Nur noch etwa 60 Prozent der Deutschen gehören einer christlichen Kirche an, und auch von den nominellen Christen gehen viele nur zu Weihnachten in einen Gottesdienst. Neben einer zunehmenden Zahl von Konfessionslosen wächst in Deutschland parallel der Anteil Andersgläubiger – von den Moslems über Hindus bis zu den Anhängern esoterischer Lehren.
In Ostdeutschland ist die Situation am ausgeprägtesten. In Manchen Landstrichen bekennen sich hier nur noch um die 20 Prozent der Menschen zum Christentum. Aber auch in einigen westdeutschen Großstädten, wie Hamburg oder Frankfurt am Main, ist bereits die Mehrheit konfessionslos. Zur gleichen Zeit leben heute etwa 4-5 Millionen Moslems in Deutschland. Tendenz steigend. Für Deutsche mit rechts-konservativem Weltbild ist das der Anfang vom Ende des christlichen Abendlands. Nicht nur bei harten AfD-Anhängern grassiert die Angst vor einer schleichenden Islamisierung.
Die Basis ist nach wie vor christlich
Doch der Eindruck täuscht. Auch wenn das Christentum im Bewusstsein vieler Deutscher heute keine große Rolle mehr spielt, sind die Kirchen doch immer noch “mächtige Institutionen”, wie der Hamburger Soziologe Hubert Knoblauch im WDR-Interview erklärt. Durch karitative und diakonische Tätigkeiten sowie als Arbeitgeber sind sie nach wie vor bedeutend. Ihre Möglichkeit, direkt auf Politik und Gesellschaft einzuwirken ist heute sicher nicht mehr so groß, wie noch in den 50er oder 60er Jahren. Dafür ist die christliche Ethik nach wie vor die Basis des westlich-abendländischen Denkens. Auch bei vielen, durch den Sozialismus geprägten, bekennenden Atheisten.

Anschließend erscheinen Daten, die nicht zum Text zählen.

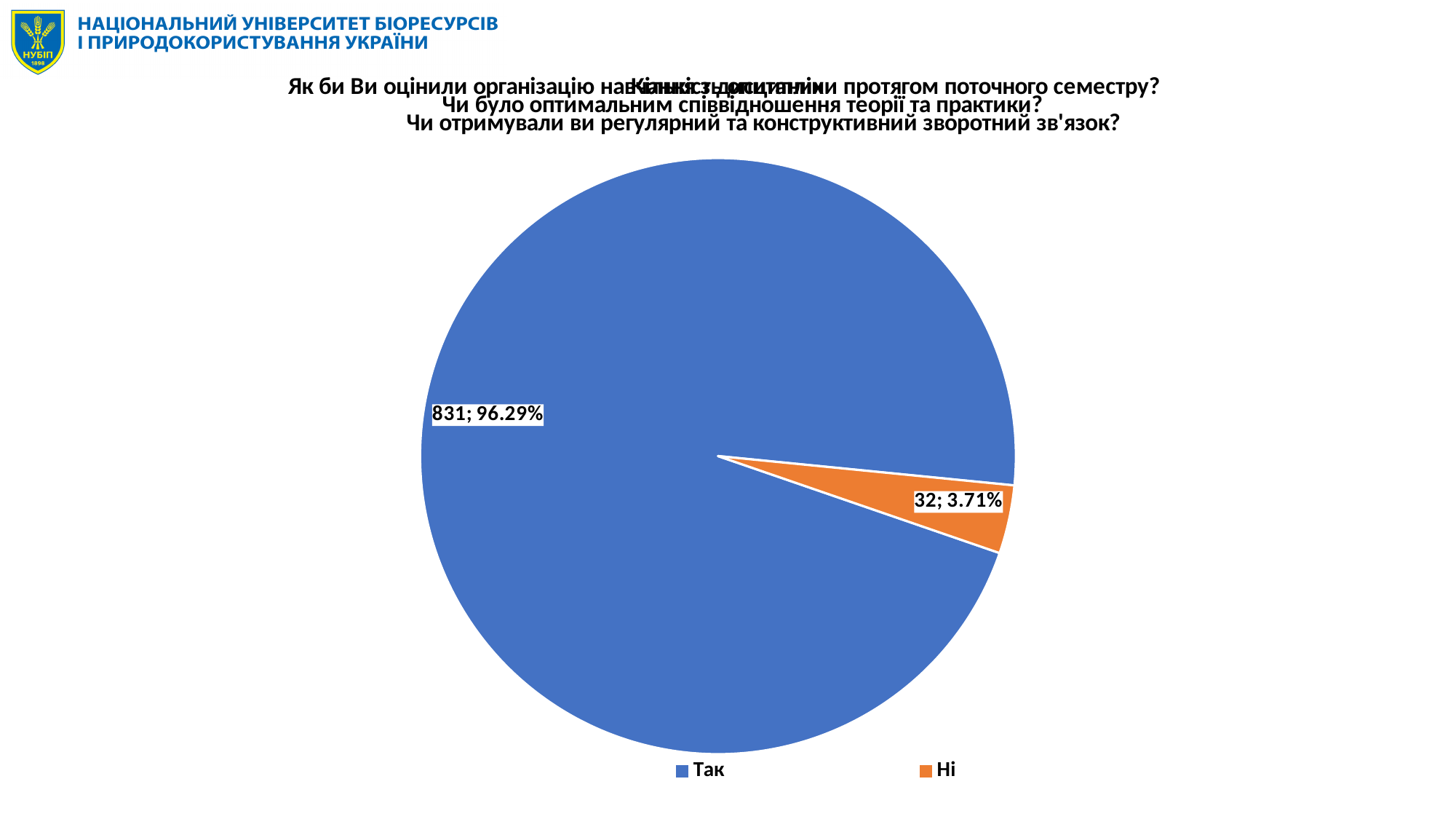
What is the count shown for the "Так" slice? 831 What colour is the "Ні" slice in the pie chart? orange Which slice is the smallest in the pie chart? Ні What is the count shown for the "Ні" slice? 32 Which slice is the largest in the pie chart? Так What kind of chart is shown on the slide? pie chart What is the difference between the counts for "Так" and "Ні"? 799 Which is larger, the "Так" slice or the "Ні" slice? Так How many entries does the legend of the pie chart list? 2 What share of the pie does the "Так" slice represent? 96.29% What share of the pie does the "Ні" slice represent? 3.71% How many slices does the pie chart have? 2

Auch der Islam unterliegt der Säkularisierung
Auch wenn Islamophobiker etwas anderes behaupten, stehen ebenso viele deutsche Muslime der offiziellen Religion indifferent bis skeptisch gegenüber. Nur etwa 20 Prozent gehören einer der im Zentralrat der Muslime organisierten Vereinigungen an. Die Verwurzelung im islamischen Glauben erscheint von außen oft stärker als im Christentum, weil die Zugehörigkeit zum Islam mehr als beim Christentum durch äußere Erkennungszeichen wie das Kopftuch oder das Einhalten von Speisevorschriften erkennbar wird. Das sollte aber nicht darüber hinwegtäuschen, dass sich die Säkularisierung auch auf den Islam auswirkt.
Glauben ohne Religion
Man sollte nicht meinen, dass von der Schwächung der traditionellen Religionen nur das wissenschaftlich-materialistische Weltbild profitiert. Spätestens seit der Hippie-Bewegung der 1970er Jahre interessieren sich immer mehr Menschen für eine nicht-religiöse Spiritualität. Nicht wenige der nominell Gottlosen glauben an Karma oder Wiedergeburt, erwarten mehr von Geistheilern, Reiki und Homöopathie als von der rationalen Schulmedizin. Diese Menschen sind Gläubige ohne Kirche, ja ohne Religion. Sie sind Teil einer unsichtbaren Religiosität, die sich nicht so einfach in Zahlen fassen lässt, wie die Mitglieder der katholischen Kirche. Das säkularisierte Deutschland ist vielschichtiger als es auf den ersten Blick erscheint.